• [Problem]: Look through the data below, and copy each line that carries the word "scores".

(Exercise material begins)

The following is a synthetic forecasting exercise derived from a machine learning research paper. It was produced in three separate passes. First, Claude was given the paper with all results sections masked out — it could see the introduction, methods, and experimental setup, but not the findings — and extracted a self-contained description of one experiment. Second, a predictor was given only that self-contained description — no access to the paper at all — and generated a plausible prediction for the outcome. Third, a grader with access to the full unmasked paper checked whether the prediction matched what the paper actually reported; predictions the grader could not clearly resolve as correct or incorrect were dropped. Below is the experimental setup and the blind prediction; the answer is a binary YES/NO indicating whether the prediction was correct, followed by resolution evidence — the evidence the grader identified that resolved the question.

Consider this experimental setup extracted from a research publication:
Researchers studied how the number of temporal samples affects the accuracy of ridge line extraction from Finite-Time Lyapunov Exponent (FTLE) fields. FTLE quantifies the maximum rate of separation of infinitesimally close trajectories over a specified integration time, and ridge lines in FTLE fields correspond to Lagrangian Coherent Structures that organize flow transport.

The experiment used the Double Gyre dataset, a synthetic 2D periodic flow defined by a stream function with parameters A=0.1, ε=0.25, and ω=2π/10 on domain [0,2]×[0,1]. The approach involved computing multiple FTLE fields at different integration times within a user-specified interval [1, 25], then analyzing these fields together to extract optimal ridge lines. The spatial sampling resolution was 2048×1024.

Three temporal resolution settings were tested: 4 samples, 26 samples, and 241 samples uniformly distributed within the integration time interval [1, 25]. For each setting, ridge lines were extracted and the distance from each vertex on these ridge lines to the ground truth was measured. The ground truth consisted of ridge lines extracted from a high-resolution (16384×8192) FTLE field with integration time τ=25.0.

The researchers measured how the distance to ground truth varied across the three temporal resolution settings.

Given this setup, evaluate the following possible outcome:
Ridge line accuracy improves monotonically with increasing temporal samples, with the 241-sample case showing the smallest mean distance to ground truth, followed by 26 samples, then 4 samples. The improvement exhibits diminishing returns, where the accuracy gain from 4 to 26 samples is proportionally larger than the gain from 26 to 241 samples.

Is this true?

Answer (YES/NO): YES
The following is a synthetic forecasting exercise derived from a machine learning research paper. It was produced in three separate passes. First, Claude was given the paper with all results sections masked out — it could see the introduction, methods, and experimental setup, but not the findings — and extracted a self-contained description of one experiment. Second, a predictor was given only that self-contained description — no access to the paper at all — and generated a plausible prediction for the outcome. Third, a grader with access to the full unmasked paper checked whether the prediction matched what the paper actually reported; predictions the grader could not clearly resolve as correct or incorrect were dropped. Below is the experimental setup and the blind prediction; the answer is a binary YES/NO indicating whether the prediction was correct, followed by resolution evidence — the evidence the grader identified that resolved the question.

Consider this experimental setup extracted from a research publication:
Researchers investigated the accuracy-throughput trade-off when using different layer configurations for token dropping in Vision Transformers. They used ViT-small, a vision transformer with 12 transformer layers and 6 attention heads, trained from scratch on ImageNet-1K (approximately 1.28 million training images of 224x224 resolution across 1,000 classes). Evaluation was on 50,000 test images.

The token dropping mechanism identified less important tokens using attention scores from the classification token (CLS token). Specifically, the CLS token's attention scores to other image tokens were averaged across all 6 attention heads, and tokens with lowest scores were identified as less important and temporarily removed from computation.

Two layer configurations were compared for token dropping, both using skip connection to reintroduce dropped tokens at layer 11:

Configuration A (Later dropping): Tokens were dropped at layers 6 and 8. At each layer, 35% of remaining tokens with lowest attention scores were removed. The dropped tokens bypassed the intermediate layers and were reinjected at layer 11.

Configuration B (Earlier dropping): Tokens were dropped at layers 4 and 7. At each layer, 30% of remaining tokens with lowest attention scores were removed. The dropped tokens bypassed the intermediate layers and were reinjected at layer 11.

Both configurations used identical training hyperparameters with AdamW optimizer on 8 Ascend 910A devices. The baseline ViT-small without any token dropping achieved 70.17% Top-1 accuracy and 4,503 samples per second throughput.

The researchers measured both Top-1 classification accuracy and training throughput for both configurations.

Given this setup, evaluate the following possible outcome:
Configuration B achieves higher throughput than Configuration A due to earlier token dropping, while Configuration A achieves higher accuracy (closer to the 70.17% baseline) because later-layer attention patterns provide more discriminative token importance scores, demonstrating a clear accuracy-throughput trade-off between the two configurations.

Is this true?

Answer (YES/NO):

(Exercise material ends)

• [Result of the exercise]:
The token dropping mechanism identified less important tokens using attention scores from the classification token (CLS token). Specifically, the CLS token's attention scores to other image tokens were averaged across all 6 attention heads, and tokens with lowest scores were identified as less important and temporarily removed from computation.
Configuration A (Later dropping): Tokens were dropped at layers 6 and 8. At each layer, 35% of remaining tokens with lowest attention scores were removed. The dropped tokens bypassed the intermediate layers and were reinjected at layer 11.
Configuration B (Earlier dropping): Tokens were dropped at layers 4 and 7. At each layer, 30% of remaining tokens with lowest attention scores were removed. The dropped tokens bypassed the intermediate layers and were reinjected at layer 11.
Configuration B achieves higher throughput than Configuration A due to earlier token dropping, while Configuration A achieves higher accuracy (closer to the 70.17% baseline) because later-layer attention patterns provide more discriminative token importance scores, demonstrating a clear accuracy-throughput trade-off between the two configurations.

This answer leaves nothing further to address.